Keeping up with technology trends, challenges, and innovations in learning environments—academic, museums, and libraries included—can feel overwhelming even to those of us immersed in those topics every day. The New Media Consortium (NMC) annual reports on technology in learning, therefore, are among those must-read research-based resources that help us see the tech forest for the trees and provide up-to-date information that can be useful to us and to those we serve.

This one-hour overview focuses on the NMC Horizon Report > 2016 Higher Education edition, scheduled for release in February 2016, to explore how the key trends, significant challenges, and important developments in educational technology affect library staff and users alike—and prepare us to better function in our roles as trainer-teacher-learners.

Participants, by the time they leave the session, will:

• Be able to identify key trends, challenges, and technologies in learning environments over the next five years
• Be able to draw parallels between trends, challenges and technologies in libraries and other learning organizations
• Have at least three new resources to explore in their efforts to become more familiar and conversant with trends, challenges and technologies in training-teaching-learning


Original broadcast March 16, 2016

Paul Signorelli ~ Biography
Paul, co-author of Workplace Learning & Leadership with Lori Reed, served as director of staff training for the San Francisco Public Library system before becoming an independent writer-trainer-instructional designer-presenter-social media strategist-consultant. Much of his current work in training-teaching-learning focuses on effectively incorporating educational technology into the learning process without losing sight of the learners.
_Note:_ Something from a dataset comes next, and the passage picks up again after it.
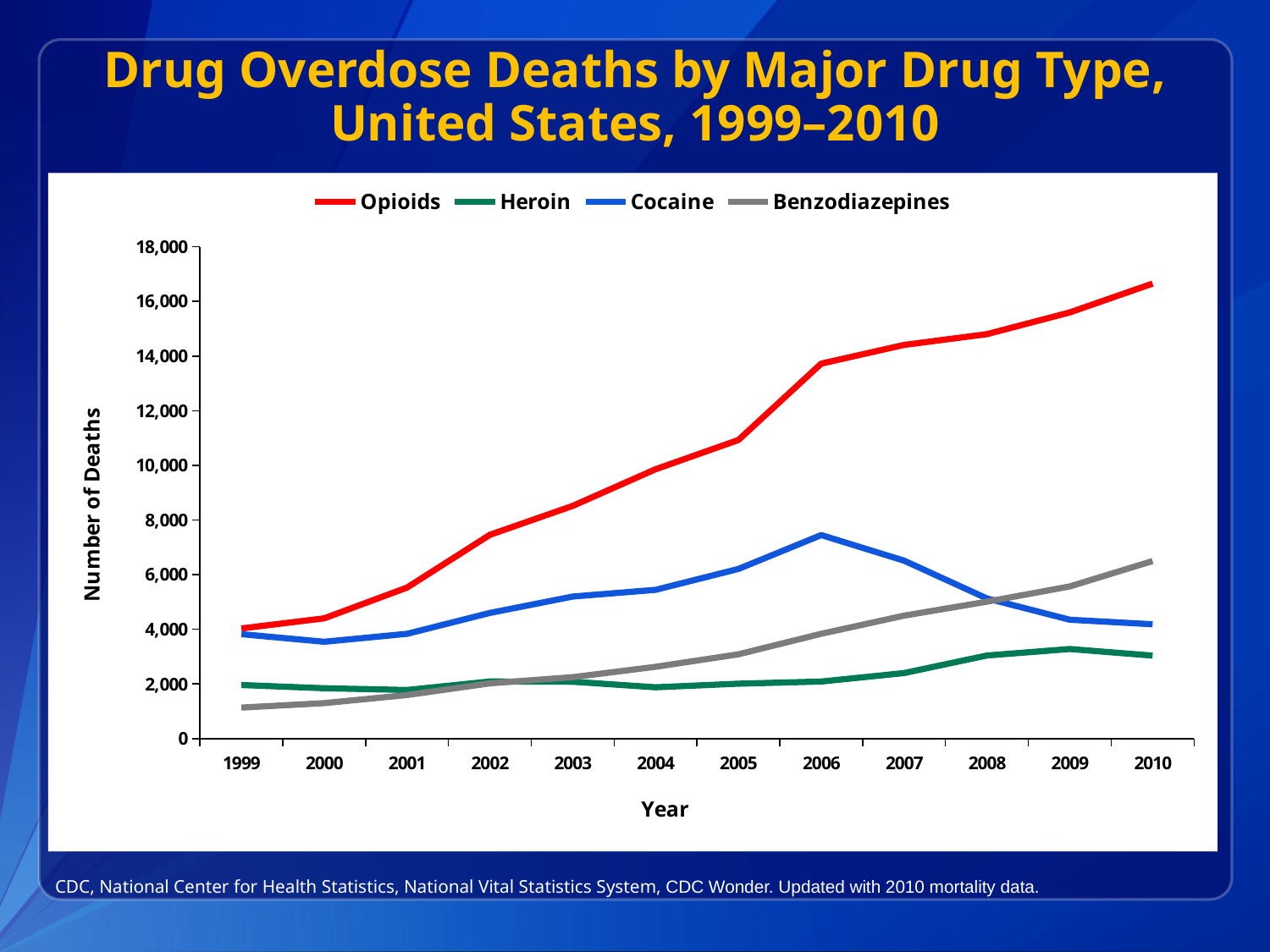
What is the title of the chart? Drug Overdose Deaths by Major Drug Type, United States, 1999–2010 In 2006, which is larger: Cocaine deaths or Heroin deaths? Cocaine Is the value for Opioids in 2010 greater or less than 16,000? greater Do Opioid deaths rise or fall from 1999 to 2010? Rise Which drug type has the highest number of deaths in 2010? Opioids Which drug type has the lowest number of deaths in 1999? Benzodiazepines In which year does the Cocaine line reach its peak? 2006 How many series does the legend list? 4 What kind of chart is shown on the slide? Line chart In 2010, which is larger: Cocaine deaths or Benzodiazepine deaths? Benzodiazepines How many years are plotted along the x axis? 12 Is the value for Benzodiazepines in 1999 greater or less than 2,000? less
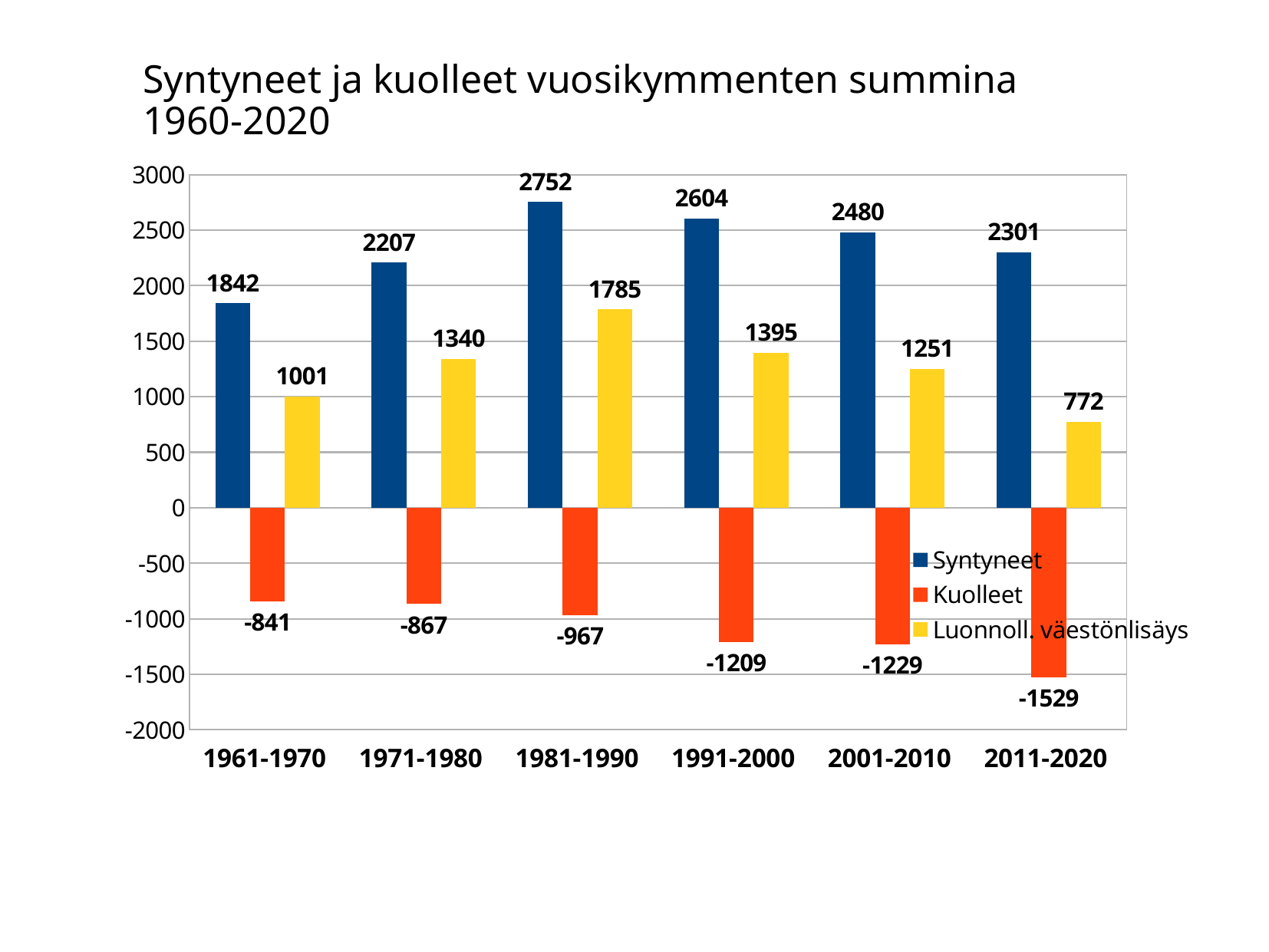
How many decades are shown on the x axis? 6 Which is larger, the Luonnoll. väestönlisäys value for 1991-2000 or for 2001-2010? 1991-2000 What is the value of Luonnoll. väestönlisäys for 1971-1980? 1340 What is the value of Kuolleet for 2011-2020? -1529 What colour are the Kuolleet bars? red How many series does the legend list? 3 Which decade has the lowest Luonnoll. väestönlisäys value? 2011-2020 What is the value of Syntyneet for 1981-1990? 2752 What kind of chart is shown on the slide? bar chart What is the difference between the Syntyneet values for 1981-1990 and 1961-1970? 910 Do the Kuolleet values rise or fall (become more negative) from 1961-1970 to 2011-2020? fall Which decade has the highest Syntyneet value? 1981-1990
He is actively involved in designing and facilitating a variety of online and onsite learning opportunities; continues to incorporate Connected Learning and Flipped Classroom model practices into his work; and strives to create learning environments in which what is learned is quickly applied in learners’ worksites and communities.

He remains active on New Media Consortium Horizon Report advisory boards/expert panels, in the Association for Talent Development (ATD–formerly the American Society for Training & Development), and with the American Library Association; he also writes extensively to document and promote innovation and creativity in learning.